The nuclear attack submarine is the ninth of its class to be delivered ahead of schedule, according to the press release. The Illinois will be commissioned in October of this year and is scheduled to assume operations in 2017. The submarine completed successfully completed its first dive earlier in the month. (The submarine is designed to dive to to depths of 240 meters–800 feet–and beyond.)
“Illinois successfully completed the independent Navy’s Board of Inspection and Survey (INSURV) trials, which evaluate the submarine’s seaworthiness and operational capabilities, on Aug. 21,” the NSSC statement reads. “During INSURV trials, the crew took the submarine to test depth and tested the submarine’s propulsion plant and material readiness.”

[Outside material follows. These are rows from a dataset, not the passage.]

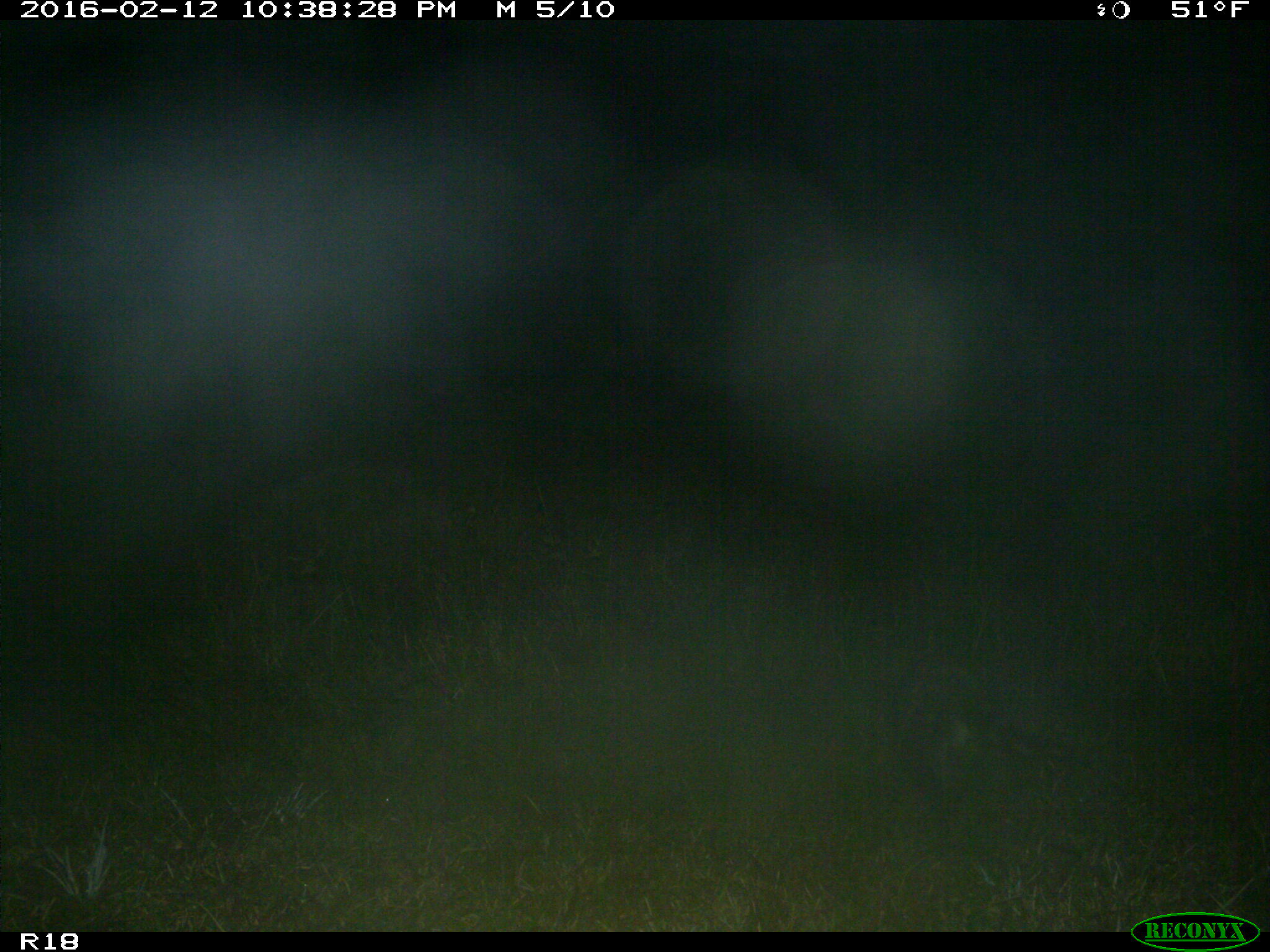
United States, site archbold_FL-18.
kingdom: Animalia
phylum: Chordata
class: Mammalia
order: Carnivora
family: Procyonidae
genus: Procyon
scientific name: Procyon lotor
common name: common raccoon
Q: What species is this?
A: Procyon lotor (common raccoon).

The Illinois is third of eight Virginia-class Block III submarines delivered to the U.S. Navy. Overall, the service is planning to acquire 48 Virginia-class subs. As I explained elsewhere (See: “US Navy Commissions Most Lethal Warship”):
The Virginia-class submarines are being built in block increments, with Block I and Block II already delivered to the U.S. Navy. The 114.8 meter (376.6 feet) long, 7,925-ton USS John Warner is the second of eight Block III Virginia-class submarines built with the new Virginia Payload Modules (VPM) – larger tubes that increase the ship’s missile-firing payload possibilities (See: “US Subs Getting Fire Power Boost”).

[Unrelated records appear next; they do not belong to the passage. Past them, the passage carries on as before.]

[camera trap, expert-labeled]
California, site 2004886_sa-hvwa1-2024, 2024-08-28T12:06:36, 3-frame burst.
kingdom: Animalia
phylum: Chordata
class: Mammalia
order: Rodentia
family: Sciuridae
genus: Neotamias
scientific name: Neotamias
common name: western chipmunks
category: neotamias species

According to the U.S. Navy website, “The first 10 Block I and Block II Virginia-class submarines have 12 individual 21-inch diameter vertical launch tubes able to fire Tomahawk Land Attack Missiles (TLAMS). The Block III submarines are built with two-larger 87-inch diameter tubes able to house six TLAMS each.”
The boat is furthermore equipped with four torpedo tubes armed with MK48 torpedoes. In addition to a redesigned bow, Block III Virginia-class subs contain “a water-backed Large Aperture Bow (LAB) sonar array that replaces the air-backed sonar sphere found in the first 10 Virginias.”
In August 2015, at the commissioning ceremony of the USS John Warner, then Chief of Naval Operations Admiral Jonathan Greenert said that the Virginia-class “is the most high-tech, it is the most lethal warship pound for pound that we have in our inventory.”
The new nuclear attack sub class “is specifically designed to fulfill the seven core competencies of the U.S. Navy’s submarine force: anti-submarine warfare; anti-surface warfare; delivery of special operations forces; strike warfare; irregular warfare; intelligence, surveillance and reconnaissance; and mine warfare. It can operate at speeds in excess of 25 knots while submerged,” I reported last year.